Comentario al evangelio 15.09.2013

12/09/2013 Más

Sin duda que una causa importante del éxito del mensaje de Jesús cuando se empezó a predicar por todo el mundo hace dos mil años, fue que mostraba a un Dios lleno de misericordia, y que invitaba a todo el mundo a extender a la vida de cada día y para toda situación esos mismos sentimientos de misericordia, de cariño y amor, de perdón sin condiciones.

En aquellas civilizaciones paganas tan llenas de dureza, en las que la compasión a menudo era considerada un sentimiento propio de gente floja, y en las que se daba culto a la ley del más fuerte, predicar a un Dios que no condena sino que consuela y enjuga las lágrimas fue una gran novedad y, para muchos, una gran alegría. Invitar a todo el mundo a vivir según esos criterios, fue una revolución.

Quizá ahora, en el siglo veintiuno, habrá que volver a decirlo en voz muy alta: que nuestro Dios, el Dios de los cristianos, es el Dios de la ternura, de la misericordia, de la acogida del que se equivoca o fracasa.
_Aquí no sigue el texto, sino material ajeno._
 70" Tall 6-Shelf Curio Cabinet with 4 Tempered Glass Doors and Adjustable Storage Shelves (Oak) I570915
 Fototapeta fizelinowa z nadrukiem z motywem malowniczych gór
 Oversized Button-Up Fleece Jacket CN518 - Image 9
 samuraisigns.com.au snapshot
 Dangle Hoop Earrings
Porque en esa nuestra civilización, tristemente, podemos ver como por todas partes se cultivan y promocionan las actitudes que invitan a mirar siempre por uno mismo, a buscar siempre lo que a mí me conviene sin preocuparse por los demás… llegando a considerar como algo sin ningún valor, e incluso como algo ridículo, todo lo que sea compa-sión, perdón, ponerse en la piel del otro, buscar el bien de los débiles y de los que se pierden… En definitiva, que parece que tener corazón, tener un corazón como el de Dios, es una tontería, algo propio de personas que no triunfarán en la vida.
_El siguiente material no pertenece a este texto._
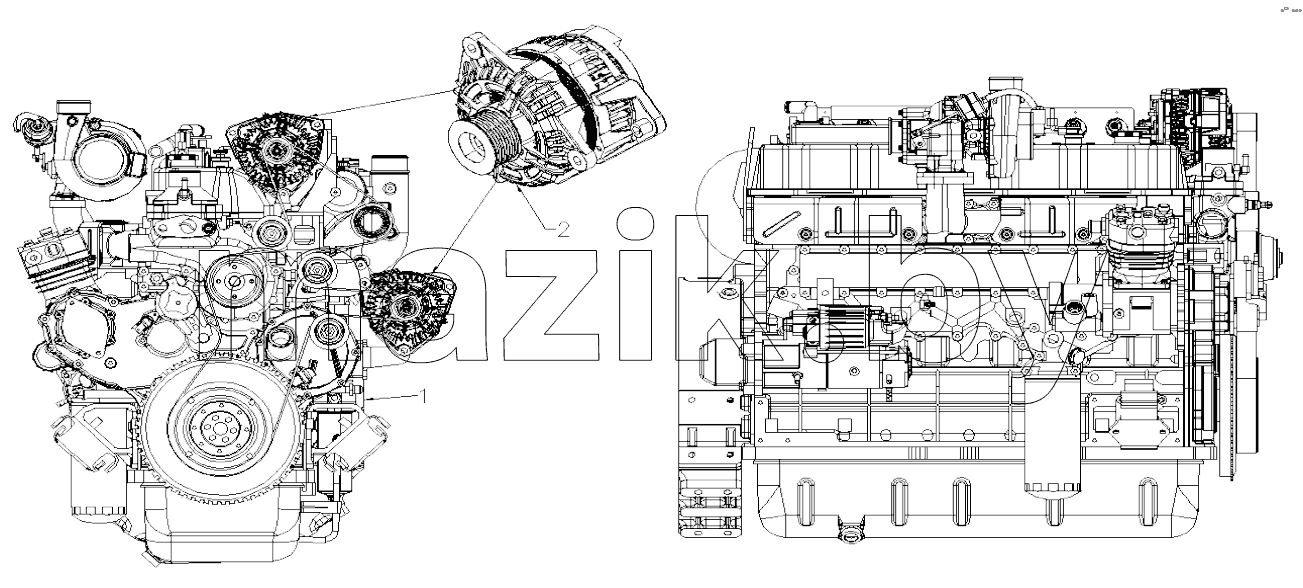ENGINE & AROUND PARTS
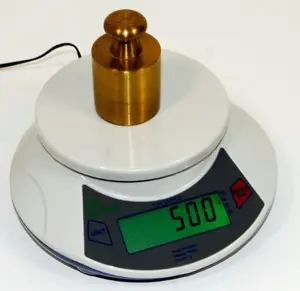 212 MAIN Round Digital Food Scale - 10000g x 1g Capacity, Backlit Display, Digital Weighing Machine, Kitchen Gadget for Home Baking, Household Kitchen Supplies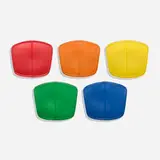 Harry Bertoia, Dining seat pads, set of five, 1952 / 1983, vinyl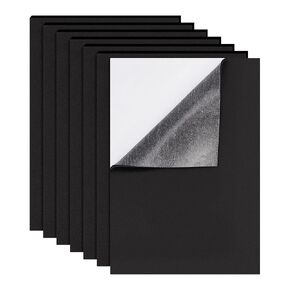 BENECREAT 10PCS Self Adhesive Backed Foam Sheet 12x8 Inch Black Nonslip EVA Foam Pad Mat with Adhesive Back for Furniture Doors, 1.5mm Thick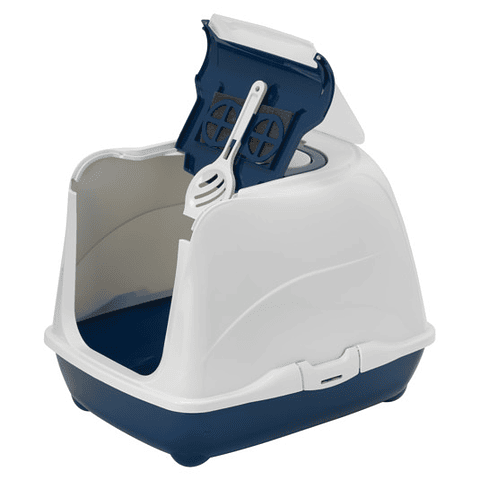 Arenero Para Gatos Grande 50*39 cm Color Blue Berry Moderna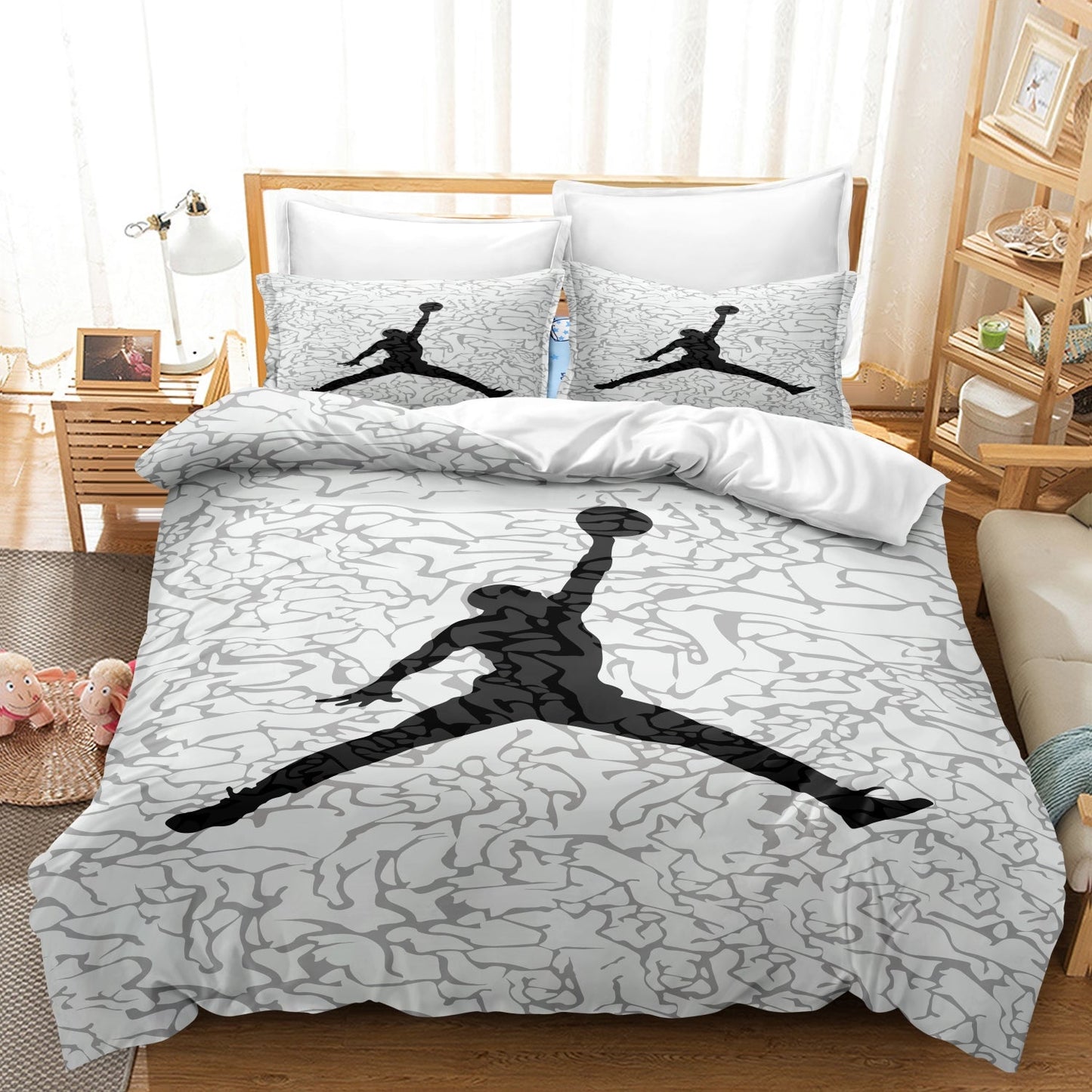 Premium Athletic Bedding Basketball Comforter Set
Preguntémonos hoy, cuando nos acerquemos a recibir la Eucaristía, si nuestras actitudes son las actitudes de Jesús, las actitudes de Dios. Preguntémonos con qué ojos miramos a los que no han sido capaces de salir ade-lante en la vida, a los que están hundidos en el mal, a los que han seguido caminos que llevaban al fracaso… Preguntémonos con qué ojos miramos las debilidades y las miserias que haya nuestro alrededor. Y pidamos ser capaces de amar tan hondamente y con tanto desprendimiento como nuestro Dios.